The quest to maintain status as a “real” college has always animated evangelical schools. They have fretted that their doctrinal peculiarities and severe campus rules would cause higher-ed outsiders to look down their noses at them as mere “church colleges.”

So GCU’s desire to reclaim its non-profit status makes perfect sense in the longer story of evangelical higher education. This morning I’ve got a different question. All evangelical colleges want to have sports, research, and the other trappings of “real” colleges. But they’ve also insisted on their status as “real” Christian institutions, though they have never been able to agree on a precise definition of that term.

So here’s the question: How could GCU have ever moved into the for-profit world? Could an evangelical college ever hope for respect if it made a profit off of its students?
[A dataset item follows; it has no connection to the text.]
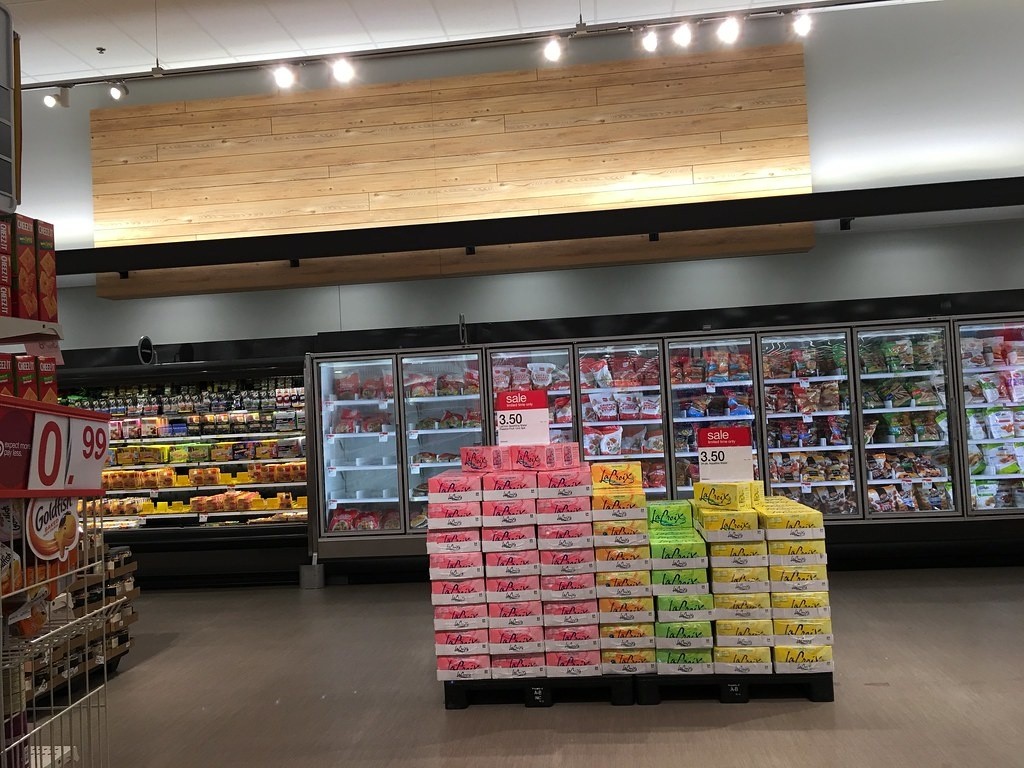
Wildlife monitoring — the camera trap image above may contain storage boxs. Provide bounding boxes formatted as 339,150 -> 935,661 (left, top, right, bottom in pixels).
21,549 -> 142,702
103,417 -> 307,467
0,209 -> 58,404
Wouldn’t that undermine its claims to being a truly Christian institution?

Dynasties and Christian Colleges

Why do conservative Christian colleges pass from father to son?  That’s the question asked recently by Mark Oppenheimer in the New York Times.  He looks at the dynastic succession of school presidents at schools such as Liberty and Bob Jones.  But does Oppenheimer give short shrift to the history of the question?

It’s an intriguing line of inquiry.  Leading schools such as Liberty University, Oral Roberts, and Bob Jones University all have histories of passing leadership from father to son.  Sometimes this has worked well, Oppenheimer points out, but sometimes it has not.
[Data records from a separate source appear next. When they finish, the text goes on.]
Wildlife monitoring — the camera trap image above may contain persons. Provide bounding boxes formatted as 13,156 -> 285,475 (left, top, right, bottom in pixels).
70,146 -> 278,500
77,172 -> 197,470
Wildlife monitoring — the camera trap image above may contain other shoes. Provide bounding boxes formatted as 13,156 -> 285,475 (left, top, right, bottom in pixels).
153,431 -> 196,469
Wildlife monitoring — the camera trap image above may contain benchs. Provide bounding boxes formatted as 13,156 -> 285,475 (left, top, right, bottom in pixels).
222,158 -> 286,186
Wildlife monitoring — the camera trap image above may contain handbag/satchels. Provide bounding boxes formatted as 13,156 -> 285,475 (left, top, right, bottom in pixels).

Why have conservative schools constructed these sorts of dynasties?  Oppenheimer explains it as a sort of sectarian necessity.  Colleges such as Liberty and BJU started as outgrowths of the founders’ evangelistic efforts.  Those efforts included the creation of a sub-cultural identity.  Only a limited circle of true believers could be trusted to carry on the legacy.  As a result, Oppenheimer argues,

It would thus be a small band of insiders, versed in the particulars of the founder’s message, who would even be eligible to carry it into the future. That may be why, for example, the presidential search committee at Bob Jones University, while not seeking another Jones descendant, has stated “a preference for a B.J.U. graduate.”
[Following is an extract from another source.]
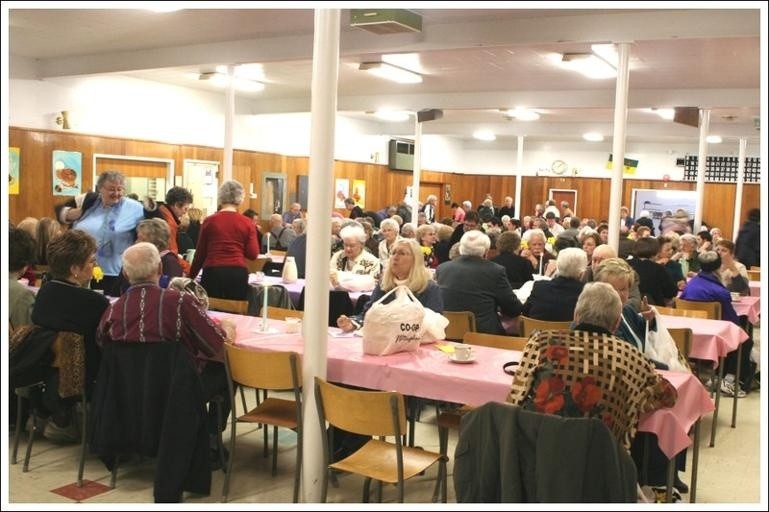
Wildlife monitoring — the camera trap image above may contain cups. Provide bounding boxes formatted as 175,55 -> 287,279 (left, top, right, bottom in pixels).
454,345 -> 471,359
285,317 -> 301,333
Oppenheimer wisely consulted scholars such as Matthew Sutton and D. Michael Lindsay.  Lindsay warned not to read too much into this dynastic tradition at evangelical schools.  After all, the cases Oppenheimer cites make up only a handful, among hundreds of colleges.  And they are only at the “newer colleges.”

I have the greatest respect for President Lindsay as a scholar, school leader, and all-around nice guy.  [Full disclosure: Lindsay and I served together as postdoctoral fellows with the National Academy of Education.]  But in this case, Lindsay whitewashes the connection between legacy and Christian colleges.  And unfortunately, Oppenheimer lacks either the word count or the historical knowledge to push Lindsay on the issue.  It’s a shame.

After all, in contrast to Lindsay’s assertion, dynasties in evangelical colleges go way back.  And there seems to be some tentative connections we could suggest between the drive for orthodoxy and the family connections.  For example, the flagship evangelical school, Wheaton College, passed from father to son in 1882.  And though this might make today’s evangelicals uncomfortable, Charles Blanchard, son of founder Jonathan Blanchard, originally took the school in an explicitly fundamentalist direction.  To be fair, as I argue in my 1920s book, the meanings of “fundamentalism” as Blanchard the Younger understood them in the 1920s were significantly different than they became after Blanchard’s death.

There can be no mistake, however, in Charles Blanchard’s intention.  He wanted to align Wheaton College with fundamentalism, with orthodoxy, with the fight against modernism.

The question we still need to ask, though, is how much this drive for orthodoxy resulted from the dynastic structure of the college.  Did Charles Blanchard feel pressure to maintain his father’s orthodox legacy?  Did Bob Jones Jr.?  Jerry Falwell Jr.?

Oppenheimer asks a good question in this article.  But we wish he had the space and the background to push it a little further.